» TASK DIRECTIONS: From the entries that follow, reproduce exactly and only the lines from the line with "Comment installer et" to the line with "Assessment 3. What", endpoints included.

» LISTED RECORDS:
※ ※ ※

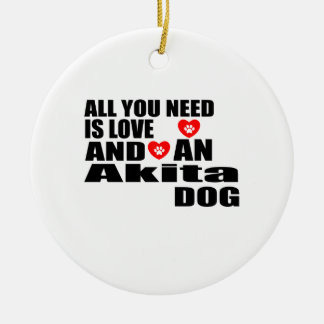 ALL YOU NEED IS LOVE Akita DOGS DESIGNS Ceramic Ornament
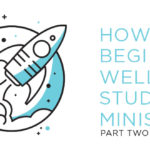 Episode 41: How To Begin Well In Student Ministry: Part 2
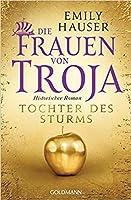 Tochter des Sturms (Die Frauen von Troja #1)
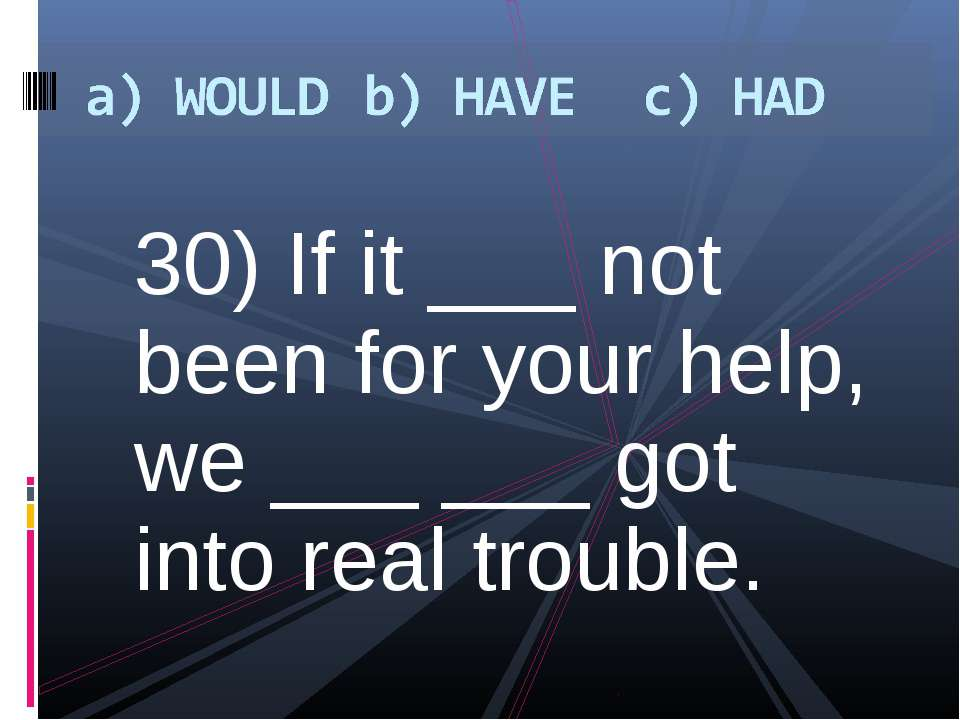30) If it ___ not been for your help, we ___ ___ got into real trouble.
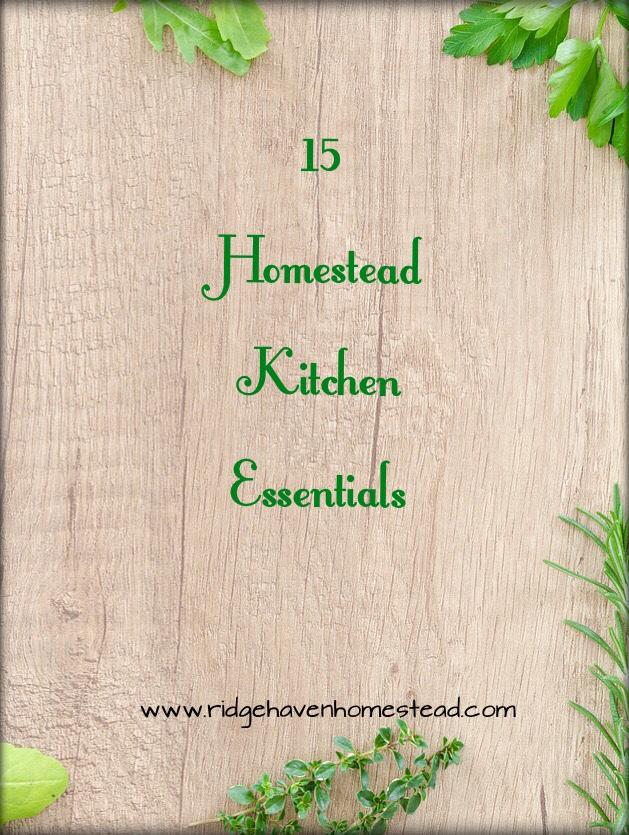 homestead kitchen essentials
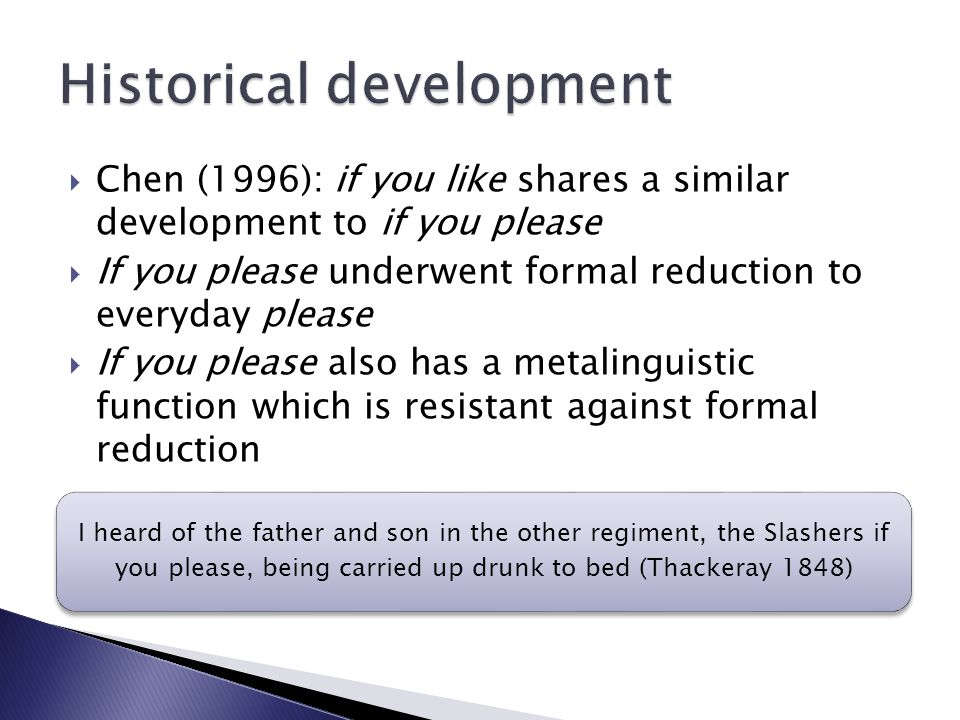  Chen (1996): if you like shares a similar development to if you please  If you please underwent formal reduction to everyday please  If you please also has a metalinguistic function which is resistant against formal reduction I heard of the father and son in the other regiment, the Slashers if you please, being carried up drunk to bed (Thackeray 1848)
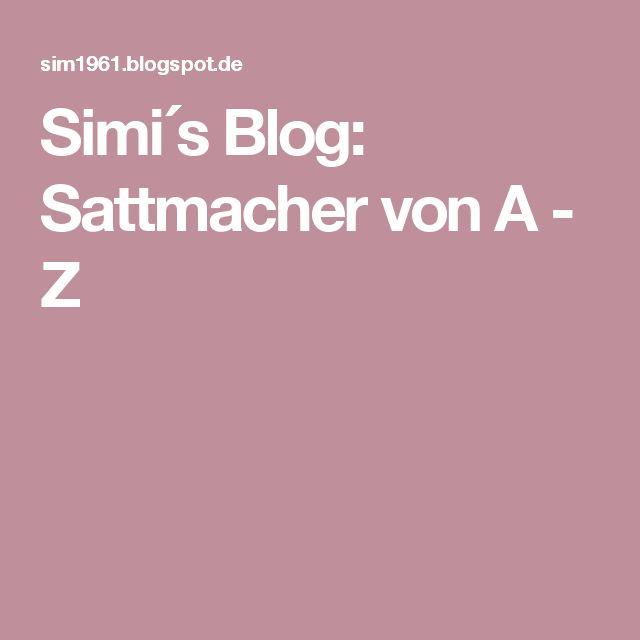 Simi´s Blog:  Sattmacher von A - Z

※ ※ ※

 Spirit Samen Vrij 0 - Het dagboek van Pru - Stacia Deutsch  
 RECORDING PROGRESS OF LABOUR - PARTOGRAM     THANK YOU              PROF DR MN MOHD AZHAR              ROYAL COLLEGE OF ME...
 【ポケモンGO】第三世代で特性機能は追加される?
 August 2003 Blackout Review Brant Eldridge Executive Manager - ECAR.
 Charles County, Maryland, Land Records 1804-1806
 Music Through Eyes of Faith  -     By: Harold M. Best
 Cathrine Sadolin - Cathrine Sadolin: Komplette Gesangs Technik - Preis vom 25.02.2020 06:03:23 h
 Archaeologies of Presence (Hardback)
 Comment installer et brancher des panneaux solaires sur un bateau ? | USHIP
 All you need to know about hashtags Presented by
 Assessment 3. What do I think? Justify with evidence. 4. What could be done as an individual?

※ ※ ※

» TASK OUTPUT:
 Comment installer et brancher des panneaux solaires sur un bateau ? | USHIP
 All you need to know about hashtags Presented by
 Assessment 3. What do I think? Justify with evidence. 4. What could be done as an individual?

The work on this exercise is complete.